Молчала и она. И после затяжного, почти слезного молчания вдруг ошарашила:
— Так вот, милый, верный Алексей Григорьевич… я не сделаю этого. Не сделаю! И не из трусости… из какой-то тайной любви к приютившей меня Елизавете Петровне. Знаю, что она меня сейчас не жалует, но я ее искренне люблю… и не могу преступить через ее волю. Да! Я все надеялась, что она сама назначит Павла наследником и… развяжет мне тогда руки. Но она не назначила… и теперь уже не назначит. Я не смогу растоптать ее тень. Императором будет, конечно, Петр Федорович, а дальше… дальше посмотрим. Тень моей благодетельницы уже не будет витать надо мной. Руки мои будут свободны. Душа очистится от внутренних обязательств… и тогда сбудется, чему не суждено сбыться сейчас! Не осуждайте меня, дорогой и верный Алексей Григорьевич. Никому об этом не говорите. Я пойду помолюсь за здоровье государыни Елизаветы Петровны…
Ошеломленный Разумовский не успел ничего сказать. Екатерина неслышным шагом выскользнула за дверь.
Молитва ли непостижимой Екатерины, крепкий ли батюшкин организм его дочери — но через пять дней произошло неожиданное улучшение.
На радостях и со слезами на глазах Елизавета вернулась даже за письменный стол, поставленный в ее малой гостиной.
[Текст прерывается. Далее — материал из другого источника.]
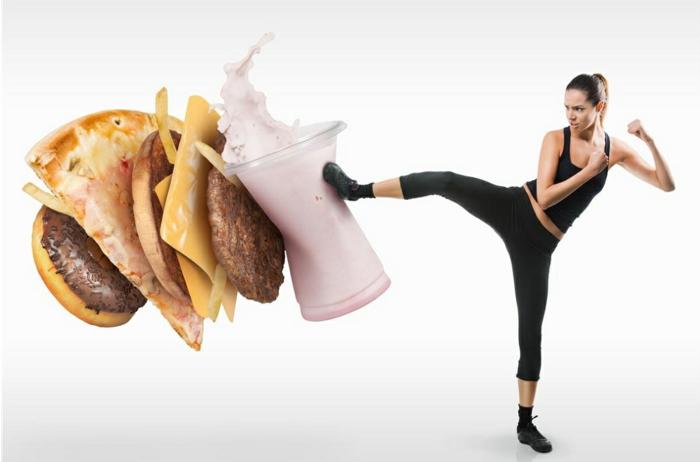 gesundes essen ausgewogene ernährung gute gewöhnheiten willen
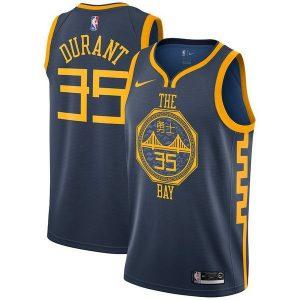 9ac9483c8ddbd9ef 300x300 - Nike NBA球衣 勇士35城市版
Последовал, в благодарение Богу, именной Указ, который повелевал Сенату освободить большое число заключенных и срочно изыскать средства, которые могли бы заменить налог на соль, очень разорительный для народа.
— Может, Господь услышит мою молитву, Алексеюшка? — совсем здравым голосом спросила она после подписания Указа.
— Услышит, Лизанька, — с трудом скрывая свое предчувствие, обнадежил Алексей.
— Ведь я, поди, обижала мой верноподданный народ. Ведь мне и в самом деле надо за него молиться?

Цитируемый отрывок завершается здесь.